DGCA Bans Samsung Galaxy Note 7 On Flights; Terms it Dangerous!


For the first time ever in India or any other country, a mobile phone has been banned from usage inside aircraft, because of it’s dangerous battery, which can explode any moment.

Samsung Galaxy Note 7, the latest offering from Samsung has been deemed as dangerous and explosive, just like a time-bomb. Such is the scare that The Directorate General of Civil Aviation (DGCA) has asked all airports to stop passengers from using the phone inside the plane.

And in case the passenger is carrying it in the check-in baggage, then the handset should be kept switched off.

In an order, DGCA said, “In light of the recent incidents involving battery incidents with Samsung about its Galaxy Note 7 devices globally, traveling public and airlines are advised not to switch on these mobiles during the flight or stow them in any checked in baggage,”

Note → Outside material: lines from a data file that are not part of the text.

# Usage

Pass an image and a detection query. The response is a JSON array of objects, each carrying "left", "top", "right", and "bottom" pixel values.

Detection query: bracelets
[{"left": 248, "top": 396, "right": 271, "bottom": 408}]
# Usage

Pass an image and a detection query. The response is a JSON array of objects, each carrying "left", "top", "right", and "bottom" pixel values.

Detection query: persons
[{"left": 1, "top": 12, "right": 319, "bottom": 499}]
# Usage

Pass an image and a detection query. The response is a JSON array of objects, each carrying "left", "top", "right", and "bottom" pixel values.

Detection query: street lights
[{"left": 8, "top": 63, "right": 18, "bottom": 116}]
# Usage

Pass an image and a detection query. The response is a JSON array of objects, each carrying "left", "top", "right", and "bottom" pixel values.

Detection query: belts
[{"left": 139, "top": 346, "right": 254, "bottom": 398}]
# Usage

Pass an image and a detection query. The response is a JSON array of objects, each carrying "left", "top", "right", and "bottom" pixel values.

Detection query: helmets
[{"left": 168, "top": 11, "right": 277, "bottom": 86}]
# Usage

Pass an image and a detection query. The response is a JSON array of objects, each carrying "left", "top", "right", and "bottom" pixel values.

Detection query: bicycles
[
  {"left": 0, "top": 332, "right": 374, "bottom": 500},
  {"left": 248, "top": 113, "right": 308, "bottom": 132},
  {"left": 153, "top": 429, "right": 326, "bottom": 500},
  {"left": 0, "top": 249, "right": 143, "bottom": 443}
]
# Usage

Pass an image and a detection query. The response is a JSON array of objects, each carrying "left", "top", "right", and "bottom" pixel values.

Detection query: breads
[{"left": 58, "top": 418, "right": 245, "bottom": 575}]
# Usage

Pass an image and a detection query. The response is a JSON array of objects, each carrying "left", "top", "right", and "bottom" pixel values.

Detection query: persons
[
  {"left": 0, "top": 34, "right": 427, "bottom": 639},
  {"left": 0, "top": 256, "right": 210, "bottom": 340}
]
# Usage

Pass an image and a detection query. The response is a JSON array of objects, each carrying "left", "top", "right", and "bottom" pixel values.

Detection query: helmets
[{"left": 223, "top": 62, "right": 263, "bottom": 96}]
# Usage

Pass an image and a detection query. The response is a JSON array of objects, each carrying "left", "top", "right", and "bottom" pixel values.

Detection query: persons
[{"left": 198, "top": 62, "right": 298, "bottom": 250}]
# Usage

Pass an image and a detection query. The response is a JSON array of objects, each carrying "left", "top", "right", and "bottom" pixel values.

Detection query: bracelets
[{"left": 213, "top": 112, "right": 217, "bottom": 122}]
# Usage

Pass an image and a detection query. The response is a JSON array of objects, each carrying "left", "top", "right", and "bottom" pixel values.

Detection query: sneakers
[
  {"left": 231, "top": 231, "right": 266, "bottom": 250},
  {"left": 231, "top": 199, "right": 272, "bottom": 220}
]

It’s not DGCA alone which has triggered such panic warning to protect aircrafts from getting exploded – official airline controls of half a dozen countries, including USA has issued such warnings.

US Federal Aviation Authority had issued similar orders few days back, notifying all passengers not to carry the defective Samsung Galaxy Note 7 handsets while travelling in aircrafts. Later on, Singapore Airlines, Qantas, Jetstar and Virgin Australia and Delta also issued similar warnings.

Interestingly, Korean Air, the official airlines of South Korea, where Samsung is headquartered, hasn’t issued any such warning. As per the officials, they have met Samsung officials, and they have been asked to allow to passengers to use Note 7 inside aircrafts.

But other airlines are not taking the risk, and have issued prior warning to safeguard all the passengers and the aircraft. Even Samsung and the U.S. Consumer Product Safety Commission have asked buyers not to use Note 7 handsets.

Recall Can Cost Samsung $1 billion; But Loss of Goodwill Is More Serious

Due to repeated incidents of batteries getting exploded, Samsung has already said that they will recall 2.5 million Note 7 handsets, all over the world. All customers will get new Note 7 handsets, and in India, due to the delay of shipment, Samsung is also giving a free VR Gear to compensate the delay.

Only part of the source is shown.